Each data point amalgamator 112 is characterized by a particular aspect of the subject area. A data point amalgamator 112 harvests data source(s) 105 for one or more predetermined data points 110 needed in order to establish a fact 115 pertaining to the particular aspect of the data point amalgamator 112. For example, a data point amalgamator 112 may be dedicated to seeking players who made notable performances during a game. The data point amalgamator 112 expresses data points 110 of players' individual contributions to the team's win probability throughout the game. The data point amalgamator 112 combines the data points to establish one or more facts 115. For example, one fact 115 can be a comparison between a player's performance in a play with a set of expectations based, for example, on the player's historical performance and league averages. The data point aggregator 112 may further establish facts 115 of a rank of each performance according to the likelihood of such a performance to take place.

The data point amalgamator 112 predeterminedly allocates a data, type to data point 110. The data type of a data point 110 reflects the content of the data point 110 and determines how the data point 110 shall be processed later, as further described in connection with the realization stage. The data types comprise 1) an indicator 1101, used to match facts 115 with message templates 145 (further described herein); 2) a variable 110V, providing a variable string value to a message template 145; and 3) a hybrid 110H, comprising both an indicator 1101 and a variable 110V component. Each data point 110 is characterized by a name and a value.

Data under study:
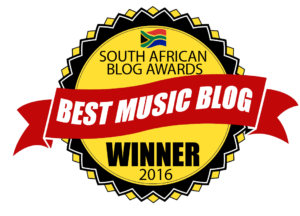 SA Blog Awards Winner Music Blog 2016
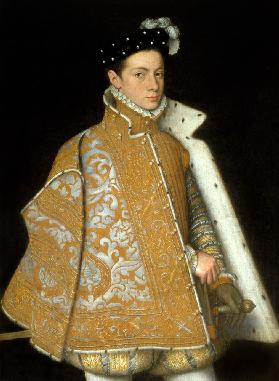 Alessandro Farnese (1546-92), later Governor of the Netherlands (1578-86), son of Margaret of Parma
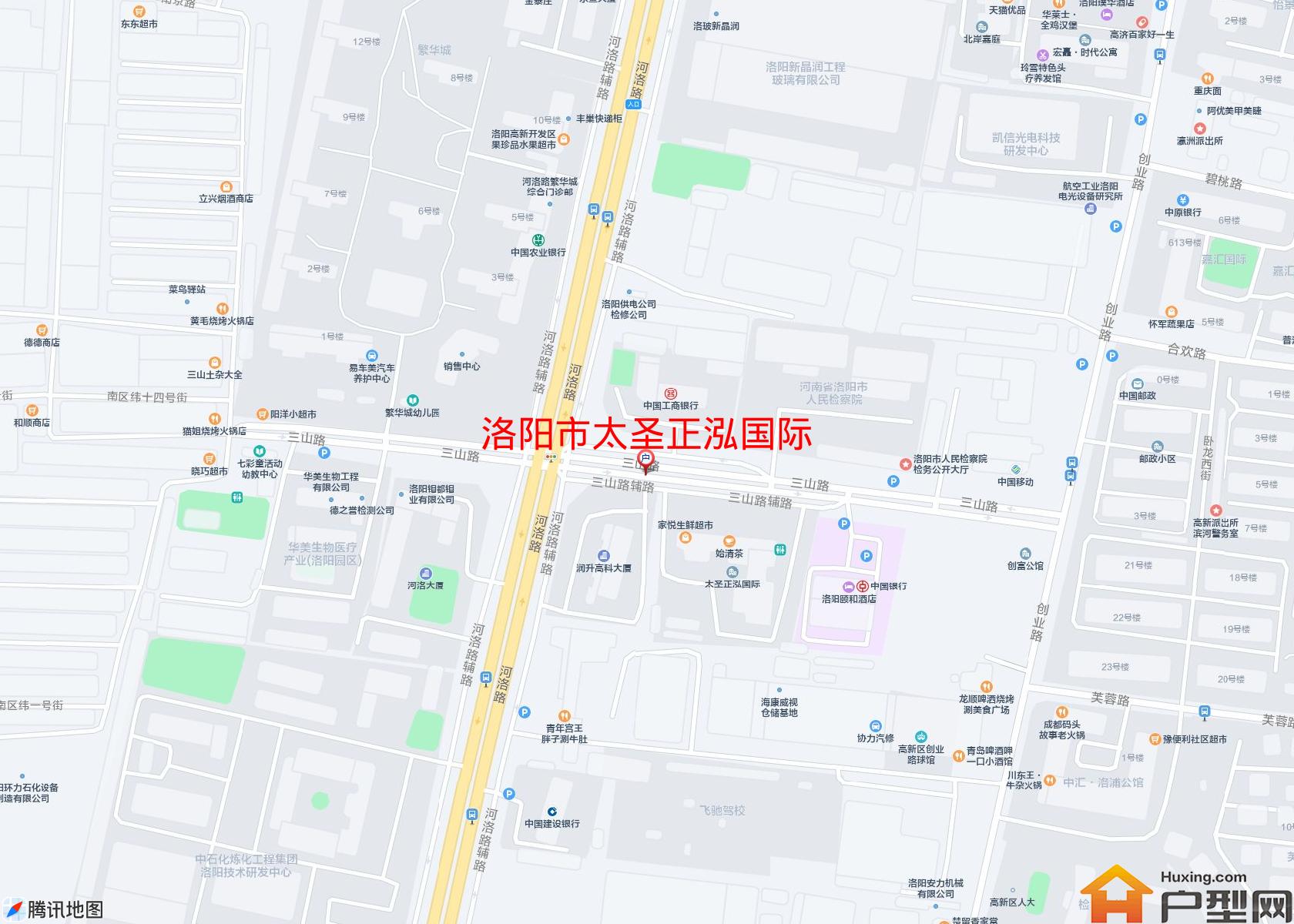 太圣正泓国际小区 - 户型网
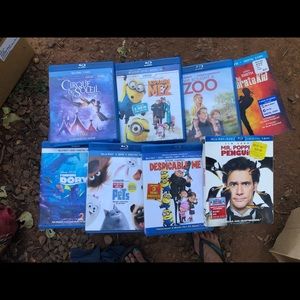 Blue ray movies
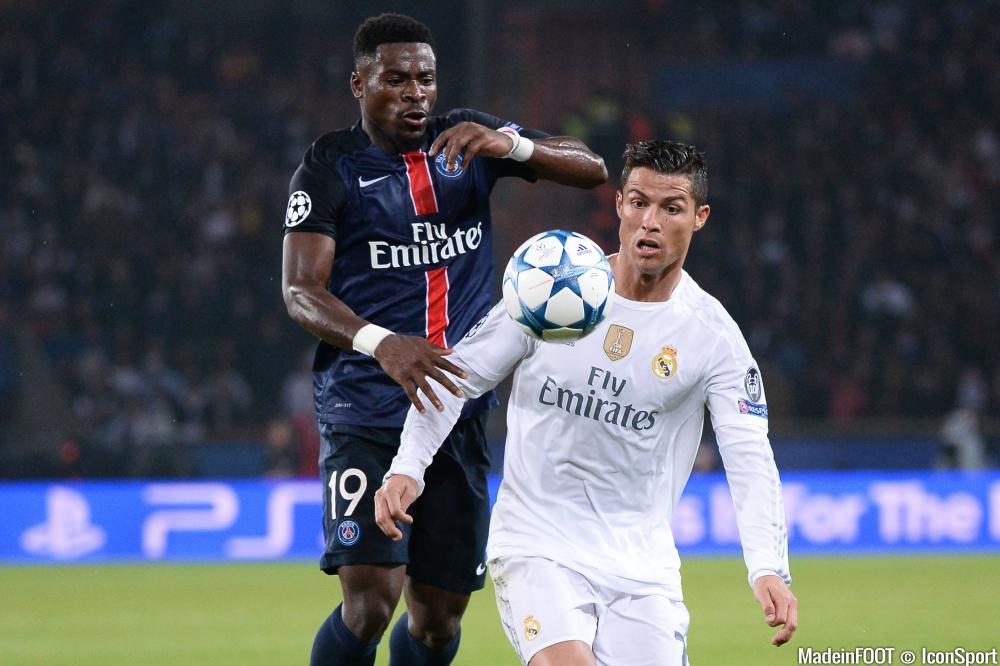 Ronaldo ici face au PSG en 2015.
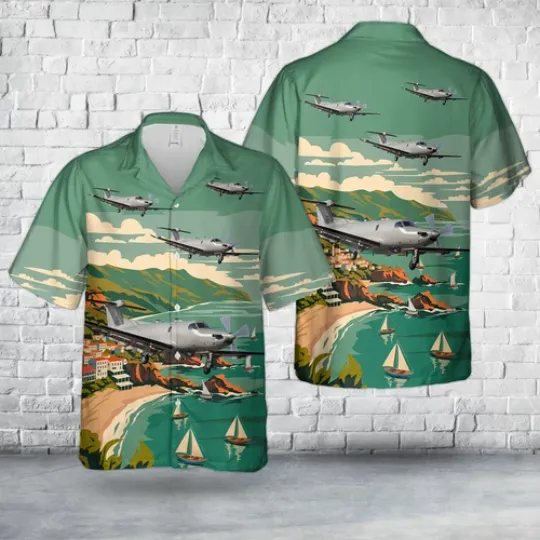 US Air Force Pilatus U 28A Draco 04 0688 319th34th Special Operations Sqns Hawai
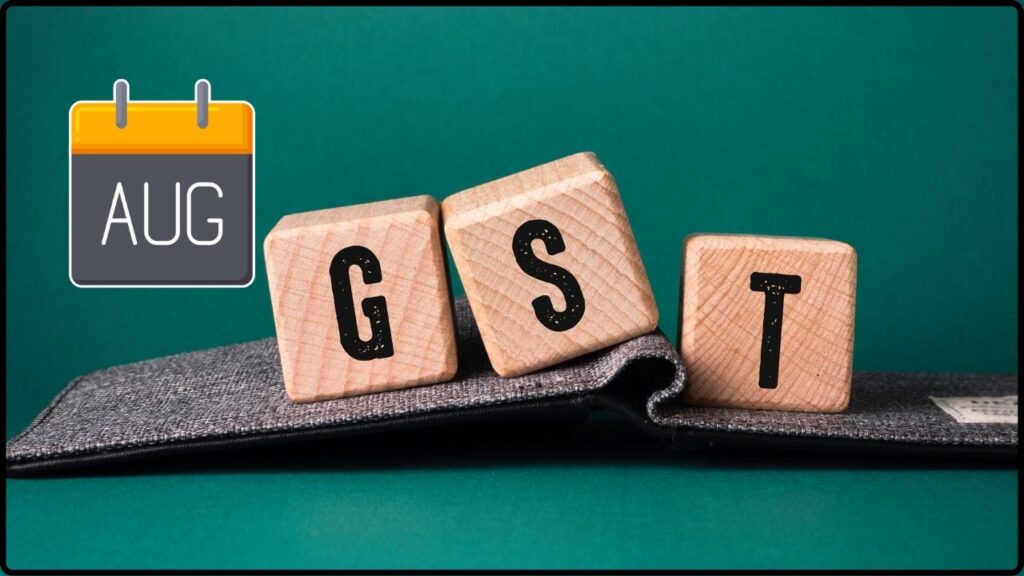 GST Collections Surge 6.5% In August Compared To Last Year
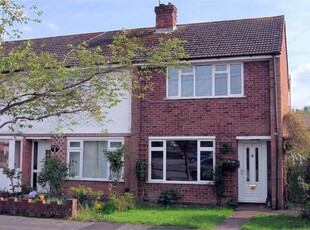 End terrace house to rent in Lansdown Close, Woking, Surrey GU21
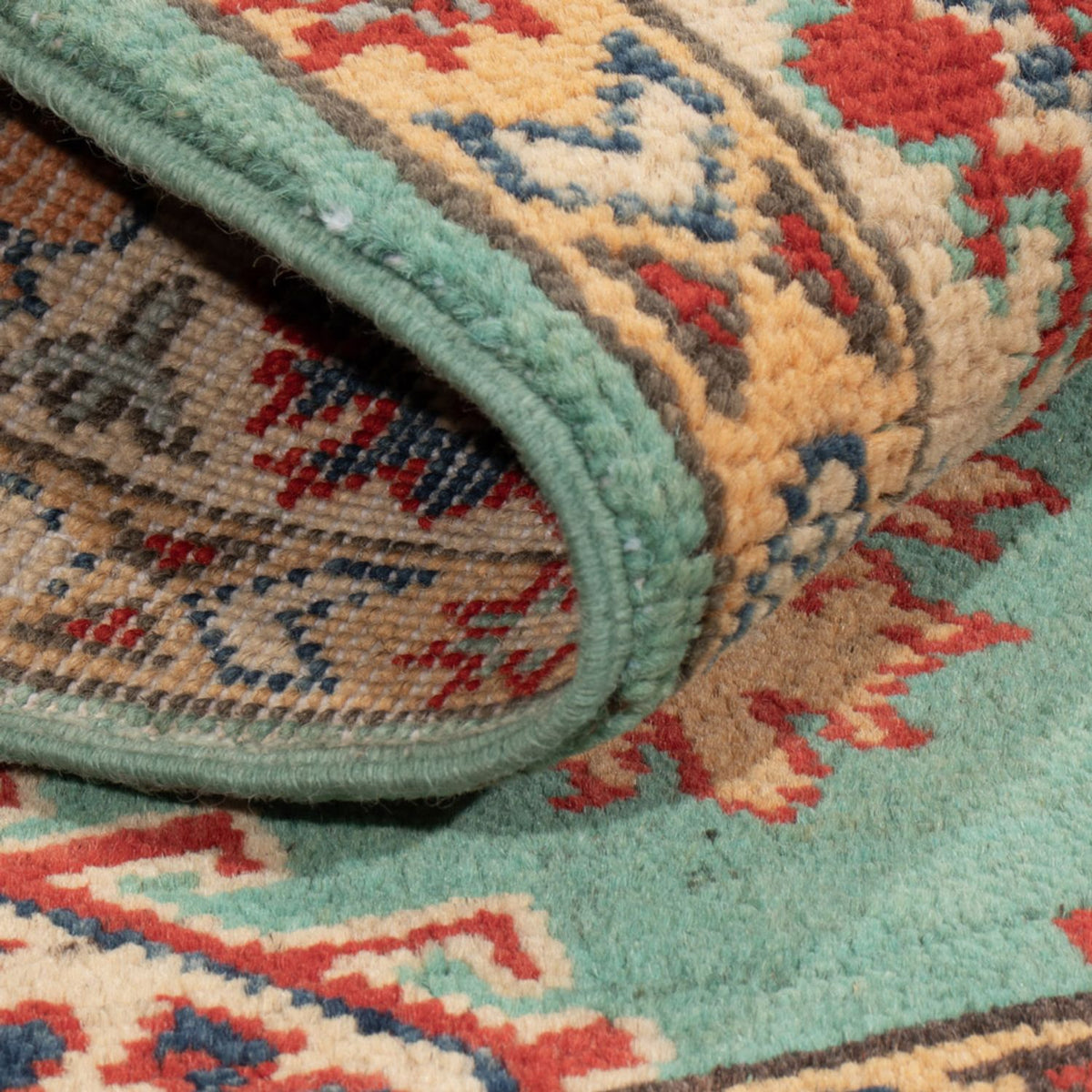 Ziegler Teppich - Kazak - 150 x 91 cm - hellblau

Work request:
Write the next part of the passage above on data point amalgamators, starting right after its final sentence.

Your response:
The data point amalgamator 112 calculates a significance score for each established fact 115. Computation of a fact's 115 significance score may be a function of uniqueness of the fact 115; for example, an injury to an important player, a sudden change in a team's winning probability, an unexpected win, etc. A significance score may be based, for example, on a user bias. If a particular user requesting the news story is known to be interested in a particular team or player, then an event that involves the team or player of interest receives a higher significance score than an event that does not. A data point amalgamator 112 may employ one or more statistical methods to compute significance scores of facts 115. For example, after each play (of which there are about 400 per basketball game), the data point amalgamator 112 may employ a neural network module (not shown) to predict, in combination with other data points 110, the win probability of each team. For example, the win probability method disclosed in [Ganguly, Sujoy, and Nathan Frank; “The Problem with Win Probability”; 2018 MIT Sloan Sports Analytics Conference; 2018], incorporated herein by reference. The neural network module may also simulate a contrary play scenario — for example, a missed basket instead of a basket — and compute the win probabilities after the contrary play. The impact of the play on the game outcome, and the significance score of the play's fact 115, are computed in correlation to the difference between the win-probability prediction for the real play and the contrary play.

A data point amalgamator 112 may similarly score a player's game performance by summing the impact on the predicted game outcome for each play the player participates in. For example, the data point amalgamator 112 may tally the impact sum of the player's points, assists, and rebounds during die game, and assign a significance score to the play's fact 115 in correlation.

In a finance application, a data point amalgamator 112 may assign a score to an asset's predicted daily returns. For each asset, the data point amalgamator 112 continuously calculates data points 110 comprising a distribution of the historical daily returns using a decay model, such as a Johnson's Su-distribution. The data point amalgamator 112 then calculates likelihood of achieving the actual daily return given the distribution fact 115. A significance score is calculated using the found likelihood and, typically, other contributing factors.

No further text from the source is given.